■ Exercise directions:
Apart from the pictures, output all of the records exactly.

■ Image-text web data:

BEGIN

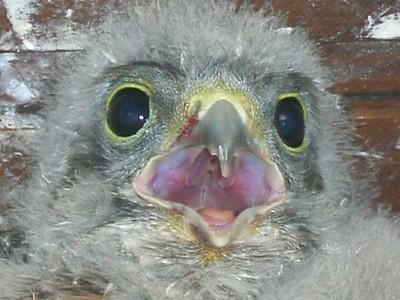 Gros plan d'un bébé faucon crécerelle à Waldighoffen - le 26/06/2011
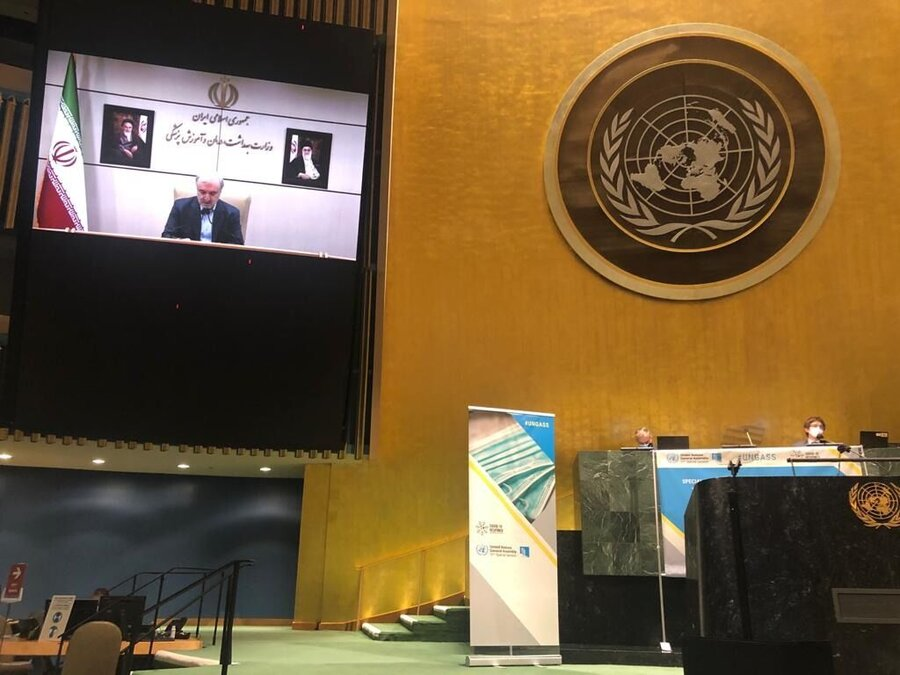 سعید نمکی - سازمان ملل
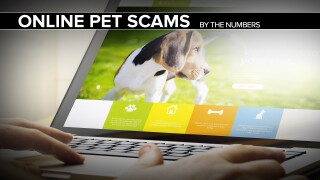 Online pet purchase scams run rampant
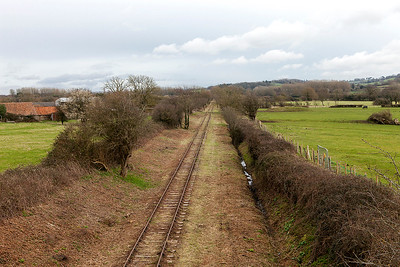 Portishead branch at Sheepway looking towards Portbury showing the clearance work. Monday 6th March 2016.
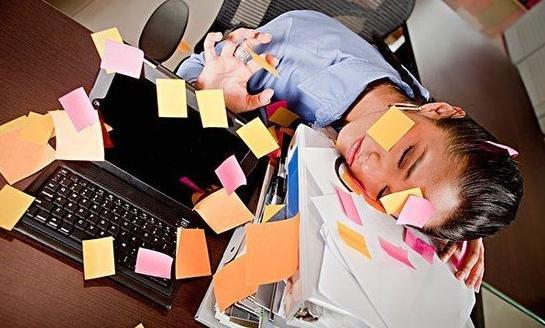 领导办公室放什么花养生_【办公室OL最需要的5个养生好习惯】1、保证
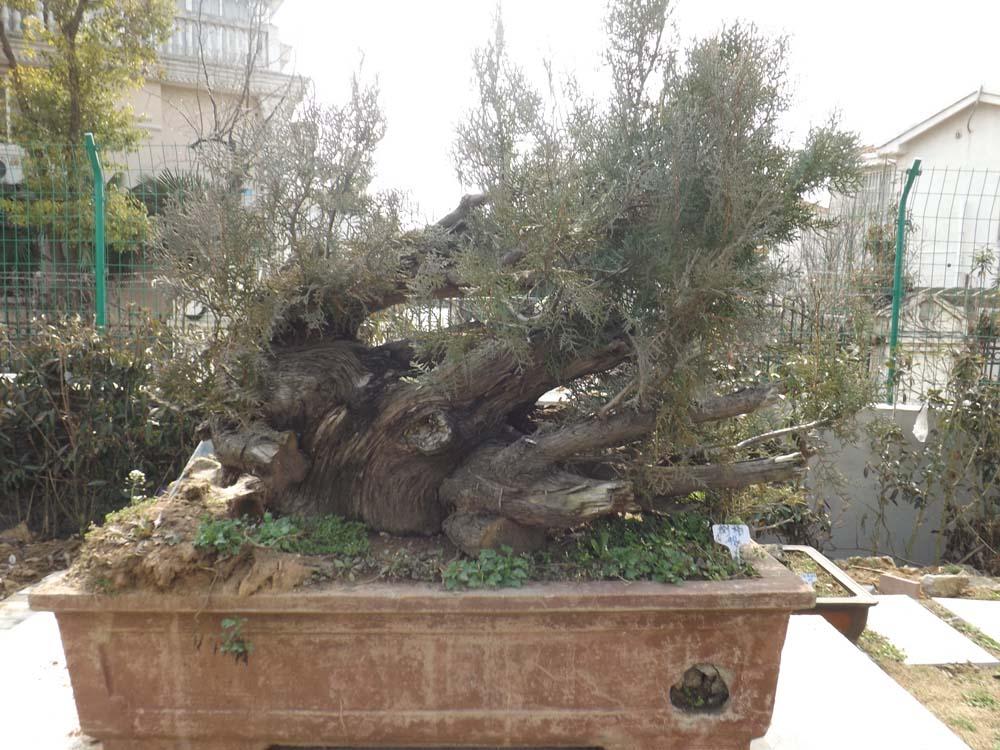 盆景木制底坐图片
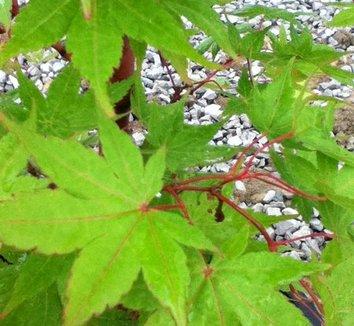 Acer palmatum 'Beni kawa' 15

END

■ Result for this task:
 Gros plan d'un bébé faucon crécerelle à Waldighoffen - le 26/06/2011
 سعید نمکی - سازمان ملل
 Online pet purchase scams run rampant
 Portishead branch at Sheepway looking towards Portbury showing the clearance work. Monday 6th March 2016.
 领导办公室放什么花养生_【办公室OL最需要的5个养生好习惯】1、保证
 盆景木制底坐图片
 Acer palmatum 'Beni kawa' 15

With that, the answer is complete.